**Document section**
◇ ◇ ◇ ◇ ◇

Friday, May 26, 2017

13 Reasons Why - Side 9: Keeping storytelling clarity in non-linear structure

Side 1: The Setting
Side 2: An overly contrived premise can present a challenge
Side 3: Hannah Baker, from joy to despair
Side 4: Clay, an outsider who isn't an outcast
Side 5: Clay's tape leads to one of this year's most heartbreaking episodes
Side 6: Mr. Porter - Terrible Counselor or Worst Counselor?
Side 7: Do depictions of suicide provoke imitation?
Side 8: Generating tension that stokes viewer intensity

Today's writing tip from 13 Reasons Why is a simple one, but having seen a lot of amateur writers make this mistake, bears its own post.

The story unfolds in more than one timeframe. There's the present, the post-suicide timeline where the tapes are circulating and Clay is gradually understanding what happened to his friend. And there's the flashbacks which move forward mostly linearly (but not always) from the time that Hannah arrived in town. In screenplays I've seen writers keep things straight for the reader by adding things like FLASHBACK or the date to the slugline. Sometimes there's even a trick like writing the flashbacks in italics

That works when you read, but you also have to think about visual cues and transitions that the audience will need to orient themselves. In that regard, 13 Reasons Why is very smart. There was never a point where I was confused even for a minute about where we were in the scattered timeline. Since this isn't the kind of story where you put the characters in heavy old age makeup to signal the timeframes, that takes some wits.

Here are all the ways the past and present are delineated:

Flashbacks tended to be more colorful and warmer than the present. TRAFFIC used this kind of color tinting to keep its three concurrent stories clear, but with a much more aggressive tint on those scenes. 13 Reasons Why is more subtle, with the present feeling harsher and more blue-grey tinted. It also fits the emotions of the scenes - there's a more romantic feel to Hannah and Clay's life when she was alive and a colder sense to life after she's dead.

Early on in the present time frame, Clay gets into the first of many accidents on his bike and has a cut on his forehead going forward. It's a blunt way to instantly signal the audience which timeline we're in (at least when Clay's in the scene), but that makes it no less effective. If you're writing a script that bounces around in time, don't be afraid to be unsubtle. If you have an audience that's not giving their full attention to the screen, you don't want to risk them getting confused.

◇ ◇ ◇ ◇ ◇

**Data extract**
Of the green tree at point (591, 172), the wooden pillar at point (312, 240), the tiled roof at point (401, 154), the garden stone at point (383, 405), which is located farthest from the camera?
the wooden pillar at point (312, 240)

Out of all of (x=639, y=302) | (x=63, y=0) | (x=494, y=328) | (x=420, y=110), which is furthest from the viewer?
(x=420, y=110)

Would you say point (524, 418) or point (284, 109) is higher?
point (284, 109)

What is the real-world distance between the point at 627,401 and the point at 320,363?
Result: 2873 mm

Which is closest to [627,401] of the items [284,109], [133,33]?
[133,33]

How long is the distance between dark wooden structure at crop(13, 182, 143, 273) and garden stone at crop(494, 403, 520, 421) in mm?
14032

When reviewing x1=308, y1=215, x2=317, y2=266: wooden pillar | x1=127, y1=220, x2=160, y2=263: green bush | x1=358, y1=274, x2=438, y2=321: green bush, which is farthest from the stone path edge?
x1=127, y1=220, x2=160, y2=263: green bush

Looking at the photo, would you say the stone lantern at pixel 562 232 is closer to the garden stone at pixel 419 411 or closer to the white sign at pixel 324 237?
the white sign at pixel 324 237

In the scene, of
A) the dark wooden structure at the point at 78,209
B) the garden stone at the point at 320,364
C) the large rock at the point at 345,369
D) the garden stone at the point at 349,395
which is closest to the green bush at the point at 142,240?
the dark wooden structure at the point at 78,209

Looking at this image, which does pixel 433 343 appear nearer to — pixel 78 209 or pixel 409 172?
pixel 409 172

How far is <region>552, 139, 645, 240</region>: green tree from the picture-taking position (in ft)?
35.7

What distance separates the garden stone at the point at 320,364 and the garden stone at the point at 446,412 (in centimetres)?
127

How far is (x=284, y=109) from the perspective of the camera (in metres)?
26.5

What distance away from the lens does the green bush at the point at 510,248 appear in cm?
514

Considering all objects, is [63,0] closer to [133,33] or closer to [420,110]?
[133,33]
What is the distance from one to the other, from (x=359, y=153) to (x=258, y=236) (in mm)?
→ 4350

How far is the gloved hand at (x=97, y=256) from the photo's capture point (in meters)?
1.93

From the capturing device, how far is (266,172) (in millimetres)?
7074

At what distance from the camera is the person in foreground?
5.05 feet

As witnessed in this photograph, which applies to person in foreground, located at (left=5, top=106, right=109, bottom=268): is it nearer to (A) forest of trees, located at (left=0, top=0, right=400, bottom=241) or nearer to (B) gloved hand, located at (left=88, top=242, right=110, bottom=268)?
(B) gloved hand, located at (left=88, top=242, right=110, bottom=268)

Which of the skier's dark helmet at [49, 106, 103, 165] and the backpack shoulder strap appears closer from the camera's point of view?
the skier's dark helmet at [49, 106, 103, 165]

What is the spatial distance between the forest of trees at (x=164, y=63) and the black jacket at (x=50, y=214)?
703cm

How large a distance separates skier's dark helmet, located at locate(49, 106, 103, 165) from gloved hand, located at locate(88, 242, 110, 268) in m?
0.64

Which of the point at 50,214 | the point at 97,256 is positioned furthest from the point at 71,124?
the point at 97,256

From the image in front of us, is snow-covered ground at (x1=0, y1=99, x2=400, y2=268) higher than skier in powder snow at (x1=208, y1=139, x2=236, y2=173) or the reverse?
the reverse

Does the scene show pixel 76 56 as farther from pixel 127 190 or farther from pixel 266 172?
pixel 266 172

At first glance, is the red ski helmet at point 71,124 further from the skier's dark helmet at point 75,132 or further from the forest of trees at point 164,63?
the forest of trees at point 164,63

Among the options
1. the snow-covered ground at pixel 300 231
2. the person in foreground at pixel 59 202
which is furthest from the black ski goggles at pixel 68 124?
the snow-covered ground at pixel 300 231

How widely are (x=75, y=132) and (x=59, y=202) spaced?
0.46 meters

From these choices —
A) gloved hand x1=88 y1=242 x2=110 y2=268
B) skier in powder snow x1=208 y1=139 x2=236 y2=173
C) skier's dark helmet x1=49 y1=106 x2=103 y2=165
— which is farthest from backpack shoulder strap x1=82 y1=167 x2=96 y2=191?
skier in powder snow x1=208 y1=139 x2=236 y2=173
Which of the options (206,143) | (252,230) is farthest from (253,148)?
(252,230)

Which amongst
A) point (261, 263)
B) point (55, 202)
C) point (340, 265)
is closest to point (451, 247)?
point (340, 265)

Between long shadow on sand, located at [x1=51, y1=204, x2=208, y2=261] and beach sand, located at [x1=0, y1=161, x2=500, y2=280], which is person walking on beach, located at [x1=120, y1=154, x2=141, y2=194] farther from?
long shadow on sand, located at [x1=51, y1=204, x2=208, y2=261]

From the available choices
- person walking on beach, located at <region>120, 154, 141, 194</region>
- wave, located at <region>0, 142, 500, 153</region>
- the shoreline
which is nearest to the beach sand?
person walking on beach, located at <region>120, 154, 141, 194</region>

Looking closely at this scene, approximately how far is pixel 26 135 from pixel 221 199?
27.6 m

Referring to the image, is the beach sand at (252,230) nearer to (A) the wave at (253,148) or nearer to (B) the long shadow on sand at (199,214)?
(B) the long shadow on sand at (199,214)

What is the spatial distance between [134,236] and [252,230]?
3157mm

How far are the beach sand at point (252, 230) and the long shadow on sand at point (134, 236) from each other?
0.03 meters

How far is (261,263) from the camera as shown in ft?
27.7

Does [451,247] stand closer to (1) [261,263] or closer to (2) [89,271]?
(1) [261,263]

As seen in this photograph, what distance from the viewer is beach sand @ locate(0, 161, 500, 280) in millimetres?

◇ ◇ ◇ ◇ ◇

Decide whether each statement agrees with the writing-tip post on 13 Reasons Why above: (a) the flashbacks look warmer and more colorful than the present; (b) the series tints its scenes more aggressively than TRAFFIC does; (c) Clay's forehead cut marks the flashback timeline. Answer yes or no for each and quote the deciding words.

(a) Yes: "Flashbacks tended to be more colorful and warmer than the present."
(b) No: "13 Reasons Why is more subtle, with the present feeling harsher and more blue-grey tinted."
(c) No: "Early on in the present time frame, Clay gets into the first of many accidents on his bike and has a cut on his forehead going forward."